ECLI:NL:GHARN:2003:AF4584
Gerechtshof Arnhem
- Eerste aanleg - enkelvoudig
- T.J. Matthijssen
- Rechtspraak.nl
Belastingrechtelijke beoordeling van hobby-inkomsten uit perziktakjeshandel
In deze zaak, behandeld door het Gerechtshof Arnhem op 22 januari 2003, staat de belastingplicht van een hovenier centraal die in 1999 een poging deed om een handel in perziktakjes op te zetten. De belanghebbende had in dat jaar een loon uit dienstbetrekking van ƒ 42.242,- en maakte aanzienlijke kosten van ƒ 19.625,- voor zijn handelsactiviteiten, maar genereerde geen opbrengsten. De Inspecteur van de Belastingdienst betwistte de aftrekbaarheid van deze kosten, stellende dat de activiteiten niet de hobby-sfeer waren ontstegen en dat er geen significante deelname aan het economische verkeer was. Het Hof oordeelde dat de belanghebbende niet voldoende bewijs had geleverd om aan te tonen dat zijn activiteiten als een bron van inkomen konden worden beschouwd. De kosten die hij had gemaakt in verband met de handel werden dan ook niet in aftrek aanvaard.
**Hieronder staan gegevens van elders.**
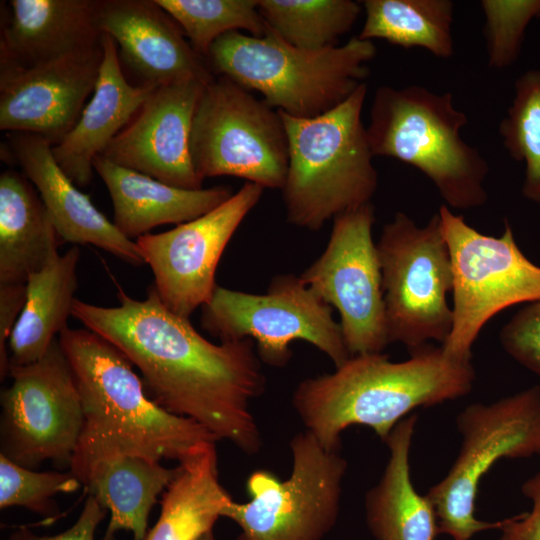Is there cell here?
Instances as JSON below:
<instances>
[{
	"label": "cell",
	"instance_id": "cell-17",
	"mask_svg": "<svg viewBox=\"0 0 540 540\" xmlns=\"http://www.w3.org/2000/svg\"><path fill=\"white\" fill-rule=\"evenodd\" d=\"M205 85L190 80L156 87L100 156L175 187L203 188L190 136Z\"/></svg>",
	"mask_w": 540,
	"mask_h": 540
},
{
	"label": "cell",
	"instance_id": "cell-28",
	"mask_svg": "<svg viewBox=\"0 0 540 540\" xmlns=\"http://www.w3.org/2000/svg\"><path fill=\"white\" fill-rule=\"evenodd\" d=\"M362 40L382 39L403 48H422L437 58L454 54L451 0H364Z\"/></svg>",
	"mask_w": 540,
	"mask_h": 540
},
{
	"label": "cell",
	"instance_id": "cell-8",
	"mask_svg": "<svg viewBox=\"0 0 540 540\" xmlns=\"http://www.w3.org/2000/svg\"><path fill=\"white\" fill-rule=\"evenodd\" d=\"M459 453L448 473L429 488L440 533L470 540L476 533L500 529L478 520L475 499L483 476L500 459L540 456V386L535 385L491 403H473L456 417Z\"/></svg>",
	"mask_w": 540,
	"mask_h": 540
},
{
	"label": "cell",
	"instance_id": "cell-7",
	"mask_svg": "<svg viewBox=\"0 0 540 540\" xmlns=\"http://www.w3.org/2000/svg\"><path fill=\"white\" fill-rule=\"evenodd\" d=\"M292 467L281 480L270 470L246 480L247 502L232 500L222 518L238 525L236 540H323L340 513L347 461L340 448H326L310 432L290 440Z\"/></svg>",
	"mask_w": 540,
	"mask_h": 540
},
{
	"label": "cell",
	"instance_id": "cell-6",
	"mask_svg": "<svg viewBox=\"0 0 540 540\" xmlns=\"http://www.w3.org/2000/svg\"><path fill=\"white\" fill-rule=\"evenodd\" d=\"M467 123L450 92L439 94L417 84L382 85L374 93L366 129L374 157L418 169L446 206L466 210L486 203L489 172L480 150L461 137Z\"/></svg>",
	"mask_w": 540,
	"mask_h": 540
},
{
	"label": "cell",
	"instance_id": "cell-11",
	"mask_svg": "<svg viewBox=\"0 0 540 540\" xmlns=\"http://www.w3.org/2000/svg\"><path fill=\"white\" fill-rule=\"evenodd\" d=\"M201 308L205 331L220 341L251 339L260 360L273 367L287 365L297 340L326 354L335 368L351 357L332 307L295 274L273 277L263 294L217 285Z\"/></svg>",
	"mask_w": 540,
	"mask_h": 540
},
{
	"label": "cell",
	"instance_id": "cell-10",
	"mask_svg": "<svg viewBox=\"0 0 540 540\" xmlns=\"http://www.w3.org/2000/svg\"><path fill=\"white\" fill-rule=\"evenodd\" d=\"M438 214L453 269V323L441 347L450 358L471 361L473 344L490 319L540 300V267L520 250L508 222L496 237L477 231L446 205Z\"/></svg>",
	"mask_w": 540,
	"mask_h": 540
},
{
	"label": "cell",
	"instance_id": "cell-20",
	"mask_svg": "<svg viewBox=\"0 0 540 540\" xmlns=\"http://www.w3.org/2000/svg\"><path fill=\"white\" fill-rule=\"evenodd\" d=\"M95 0L1 4L0 65L30 68L101 45Z\"/></svg>",
	"mask_w": 540,
	"mask_h": 540
},
{
	"label": "cell",
	"instance_id": "cell-16",
	"mask_svg": "<svg viewBox=\"0 0 540 540\" xmlns=\"http://www.w3.org/2000/svg\"><path fill=\"white\" fill-rule=\"evenodd\" d=\"M102 59L101 43L30 68L0 65V129L59 144L94 92Z\"/></svg>",
	"mask_w": 540,
	"mask_h": 540
},
{
	"label": "cell",
	"instance_id": "cell-35",
	"mask_svg": "<svg viewBox=\"0 0 540 540\" xmlns=\"http://www.w3.org/2000/svg\"><path fill=\"white\" fill-rule=\"evenodd\" d=\"M106 516V510L89 495L77 520L65 531L56 535H38L26 526H20L8 540H95L98 525Z\"/></svg>",
	"mask_w": 540,
	"mask_h": 540
},
{
	"label": "cell",
	"instance_id": "cell-25",
	"mask_svg": "<svg viewBox=\"0 0 540 540\" xmlns=\"http://www.w3.org/2000/svg\"><path fill=\"white\" fill-rule=\"evenodd\" d=\"M80 249L70 247L26 282V301L8 346L10 366H24L44 356L72 316L78 286Z\"/></svg>",
	"mask_w": 540,
	"mask_h": 540
},
{
	"label": "cell",
	"instance_id": "cell-3",
	"mask_svg": "<svg viewBox=\"0 0 540 540\" xmlns=\"http://www.w3.org/2000/svg\"><path fill=\"white\" fill-rule=\"evenodd\" d=\"M474 381L471 361L428 344L401 362L382 353L353 355L332 373L302 380L292 405L306 431L326 448H340L348 427L367 426L385 442L413 410L463 397Z\"/></svg>",
	"mask_w": 540,
	"mask_h": 540
},
{
	"label": "cell",
	"instance_id": "cell-22",
	"mask_svg": "<svg viewBox=\"0 0 540 540\" xmlns=\"http://www.w3.org/2000/svg\"><path fill=\"white\" fill-rule=\"evenodd\" d=\"M93 168L112 199V222L131 240L159 225H179L196 219L234 194L223 185L195 190L175 187L100 155L94 158Z\"/></svg>",
	"mask_w": 540,
	"mask_h": 540
},
{
	"label": "cell",
	"instance_id": "cell-4",
	"mask_svg": "<svg viewBox=\"0 0 540 540\" xmlns=\"http://www.w3.org/2000/svg\"><path fill=\"white\" fill-rule=\"evenodd\" d=\"M367 90L363 83L345 101L311 118L279 111L288 139L281 191L290 224L319 231L337 215L371 203L378 173L362 121Z\"/></svg>",
	"mask_w": 540,
	"mask_h": 540
},
{
	"label": "cell",
	"instance_id": "cell-38",
	"mask_svg": "<svg viewBox=\"0 0 540 540\" xmlns=\"http://www.w3.org/2000/svg\"><path fill=\"white\" fill-rule=\"evenodd\" d=\"M197 540H216L213 530L205 533L201 537H199Z\"/></svg>",
	"mask_w": 540,
	"mask_h": 540
},
{
	"label": "cell",
	"instance_id": "cell-32",
	"mask_svg": "<svg viewBox=\"0 0 540 540\" xmlns=\"http://www.w3.org/2000/svg\"><path fill=\"white\" fill-rule=\"evenodd\" d=\"M82 486L78 478L68 472H37L18 465L0 455V508L23 507L46 520L60 516L52 497L71 493Z\"/></svg>",
	"mask_w": 540,
	"mask_h": 540
},
{
	"label": "cell",
	"instance_id": "cell-36",
	"mask_svg": "<svg viewBox=\"0 0 540 540\" xmlns=\"http://www.w3.org/2000/svg\"><path fill=\"white\" fill-rule=\"evenodd\" d=\"M521 491L530 499L531 510L504 519L498 540H540V471L525 480Z\"/></svg>",
	"mask_w": 540,
	"mask_h": 540
},
{
	"label": "cell",
	"instance_id": "cell-24",
	"mask_svg": "<svg viewBox=\"0 0 540 540\" xmlns=\"http://www.w3.org/2000/svg\"><path fill=\"white\" fill-rule=\"evenodd\" d=\"M63 244L34 185L15 170L0 175V284H26Z\"/></svg>",
	"mask_w": 540,
	"mask_h": 540
},
{
	"label": "cell",
	"instance_id": "cell-27",
	"mask_svg": "<svg viewBox=\"0 0 540 540\" xmlns=\"http://www.w3.org/2000/svg\"><path fill=\"white\" fill-rule=\"evenodd\" d=\"M178 466L136 456H121L99 465L85 487L89 495L110 512L101 540H116L119 531H129L133 540H145L148 519L159 495L171 483Z\"/></svg>",
	"mask_w": 540,
	"mask_h": 540
},
{
	"label": "cell",
	"instance_id": "cell-34",
	"mask_svg": "<svg viewBox=\"0 0 540 540\" xmlns=\"http://www.w3.org/2000/svg\"><path fill=\"white\" fill-rule=\"evenodd\" d=\"M503 349L540 377V300L528 303L500 330Z\"/></svg>",
	"mask_w": 540,
	"mask_h": 540
},
{
	"label": "cell",
	"instance_id": "cell-37",
	"mask_svg": "<svg viewBox=\"0 0 540 540\" xmlns=\"http://www.w3.org/2000/svg\"><path fill=\"white\" fill-rule=\"evenodd\" d=\"M26 301V284H0V378L10 370L9 343Z\"/></svg>",
	"mask_w": 540,
	"mask_h": 540
},
{
	"label": "cell",
	"instance_id": "cell-9",
	"mask_svg": "<svg viewBox=\"0 0 540 540\" xmlns=\"http://www.w3.org/2000/svg\"><path fill=\"white\" fill-rule=\"evenodd\" d=\"M376 246L389 342L403 344L409 353L430 341L442 345L453 323L447 301L453 269L438 212L425 226L397 212Z\"/></svg>",
	"mask_w": 540,
	"mask_h": 540
},
{
	"label": "cell",
	"instance_id": "cell-19",
	"mask_svg": "<svg viewBox=\"0 0 540 540\" xmlns=\"http://www.w3.org/2000/svg\"><path fill=\"white\" fill-rule=\"evenodd\" d=\"M4 160L19 165L38 191L63 243L91 244L132 265L145 263L136 242L124 236L62 171L43 137L7 134Z\"/></svg>",
	"mask_w": 540,
	"mask_h": 540
},
{
	"label": "cell",
	"instance_id": "cell-29",
	"mask_svg": "<svg viewBox=\"0 0 540 540\" xmlns=\"http://www.w3.org/2000/svg\"><path fill=\"white\" fill-rule=\"evenodd\" d=\"M258 9L282 39L309 50L337 46L363 11L352 0H258Z\"/></svg>",
	"mask_w": 540,
	"mask_h": 540
},
{
	"label": "cell",
	"instance_id": "cell-21",
	"mask_svg": "<svg viewBox=\"0 0 540 540\" xmlns=\"http://www.w3.org/2000/svg\"><path fill=\"white\" fill-rule=\"evenodd\" d=\"M103 59L91 100L64 139L52 146L62 171L78 186L93 177V160L132 120L156 87L133 85L125 77L112 37L102 34Z\"/></svg>",
	"mask_w": 540,
	"mask_h": 540
},
{
	"label": "cell",
	"instance_id": "cell-30",
	"mask_svg": "<svg viewBox=\"0 0 540 540\" xmlns=\"http://www.w3.org/2000/svg\"><path fill=\"white\" fill-rule=\"evenodd\" d=\"M179 24L195 51L206 59L221 36L245 30L262 36L269 29L258 0H156Z\"/></svg>",
	"mask_w": 540,
	"mask_h": 540
},
{
	"label": "cell",
	"instance_id": "cell-15",
	"mask_svg": "<svg viewBox=\"0 0 540 540\" xmlns=\"http://www.w3.org/2000/svg\"><path fill=\"white\" fill-rule=\"evenodd\" d=\"M264 188L245 182L210 212L135 242L153 274L152 284L165 307L189 319L207 304L217 287L215 273L232 236L260 201Z\"/></svg>",
	"mask_w": 540,
	"mask_h": 540
},
{
	"label": "cell",
	"instance_id": "cell-33",
	"mask_svg": "<svg viewBox=\"0 0 540 540\" xmlns=\"http://www.w3.org/2000/svg\"><path fill=\"white\" fill-rule=\"evenodd\" d=\"M488 66L502 70L521 52L529 23L540 18V0H482Z\"/></svg>",
	"mask_w": 540,
	"mask_h": 540
},
{
	"label": "cell",
	"instance_id": "cell-12",
	"mask_svg": "<svg viewBox=\"0 0 540 540\" xmlns=\"http://www.w3.org/2000/svg\"><path fill=\"white\" fill-rule=\"evenodd\" d=\"M190 151L197 174L234 176L282 189L288 139L279 111L225 76L206 84L194 114Z\"/></svg>",
	"mask_w": 540,
	"mask_h": 540
},
{
	"label": "cell",
	"instance_id": "cell-5",
	"mask_svg": "<svg viewBox=\"0 0 540 540\" xmlns=\"http://www.w3.org/2000/svg\"><path fill=\"white\" fill-rule=\"evenodd\" d=\"M376 52L373 41L358 36L342 45L303 49L269 28L262 36L224 34L206 60L215 76L258 91L273 109L311 118L333 109L365 83Z\"/></svg>",
	"mask_w": 540,
	"mask_h": 540
},
{
	"label": "cell",
	"instance_id": "cell-13",
	"mask_svg": "<svg viewBox=\"0 0 540 540\" xmlns=\"http://www.w3.org/2000/svg\"><path fill=\"white\" fill-rule=\"evenodd\" d=\"M1 392L0 455L29 469L70 466L83 426L78 388L56 338L38 361L10 366Z\"/></svg>",
	"mask_w": 540,
	"mask_h": 540
},
{
	"label": "cell",
	"instance_id": "cell-26",
	"mask_svg": "<svg viewBox=\"0 0 540 540\" xmlns=\"http://www.w3.org/2000/svg\"><path fill=\"white\" fill-rule=\"evenodd\" d=\"M215 443H204L178 464L162 494L158 520L145 540H197L222 518L233 499L219 480Z\"/></svg>",
	"mask_w": 540,
	"mask_h": 540
},
{
	"label": "cell",
	"instance_id": "cell-31",
	"mask_svg": "<svg viewBox=\"0 0 540 540\" xmlns=\"http://www.w3.org/2000/svg\"><path fill=\"white\" fill-rule=\"evenodd\" d=\"M514 89L499 134L510 157L525 165L523 196L540 203V69L521 74Z\"/></svg>",
	"mask_w": 540,
	"mask_h": 540
},
{
	"label": "cell",
	"instance_id": "cell-2",
	"mask_svg": "<svg viewBox=\"0 0 540 540\" xmlns=\"http://www.w3.org/2000/svg\"><path fill=\"white\" fill-rule=\"evenodd\" d=\"M58 339L82 404L83 426L69 466L82 485L117 457L180 463L204 443L218 441L192 419L154 402L131 362L103 337L67 327Z\"/></svg>",
	"mask_w": 540,
	"mask_h": 540
},
{
	"label": "cell",
	"instance_id": "cell-18",
	"mask_svg": "<svg viewBox=\"0 0 540 540\" xmlns=\"http://www.w3.org/2000/svg\"><path fill=\"white\" fill-rule=\"evenodd\" d=\"M95 22L101 34L112 37L120 62L140 78V85L208 84L215 78L207 60L156 0H95Z\"/></svg>",
	"mask_w": 540,
	"mask_h": 540
},
{
	"label": "cell",
	"instance_id": "cell-23",
	"mask_svg": "<svg viewBox=\"0 0 540 540\" xmlns=\"http://www.w3.org/2000/svg\"><path fill=\"white\" fill-rule=\"evenodd\" d=\"M416 425L412 414L393 428L385 440L389 457L384 471L365 495L366 524L375 540H435L440 533L432 503L416 491L410 476Z\"/></svg>",
	"mask_w": 540,
	"mask_h": 540
},
{
	"label": "cell",
	"instance_id": "cell-14",
	"mask_svg": "<svg viewBox=\"0 0 540 540\" xmlns=\"http://www.w3.org/2000/svg\"><path fill=\"white\" fill-rule=\"evenodd\" d=\"M372 203L337 215L323 253L300 275L339 313L351 356L382 353L388 338Z\"/></svg>",
	"mask_w": 540,
	"mask_h": 540
},
{
	"label": "cell",
	"instance_id": "cell-1",
	"mask_svg": "<svg viewBox=\"0 0 540 540\" xmlns=\"http://www.w3.org/2000/svg\"><path fill=\"white\" fill-rule=\"evenodd\" d=\"M118 297L115 307L75 299L72 316L138 368L159 406L247 455L258 453L262 436L251 403L264 392L266 379L254 342H210L189 319L165 307L153 285L143 300L121 290Z\"/></svg>",
	"mask_w": 540,
	"mask_h": 540
}]
</instances>
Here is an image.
Het beroep van de belanghebbende werd ongegrond verklaard.
De mondelinge behandeling vond plaats op 18 september 2002 en 8 januari 2003, waarbij de belanghebbende niet verscheen, ondanks een wettelijke oproep. De uitspraak bevestigde de eerdere beslissing van de Inspecteur, die op 26 oktober 2001 was genomen. Het Hof achtte geen termen aanwezig voor een kostenveroordeling. De uitspraak werd openbaar uitgesproken door mr. Matthijssen, lid van de vierde enkelvoudige belastingkamer, in aanwezigheid van mw. Vermeulen-Post als griffier. De belanghebbende heeft de mogelijkheid om binnen vier weken na de verzenddatum van het proces-verbaal een verzoek in te dienen voor vervanging van de mondelinge uitspraak door een schriftelijke uitspraak.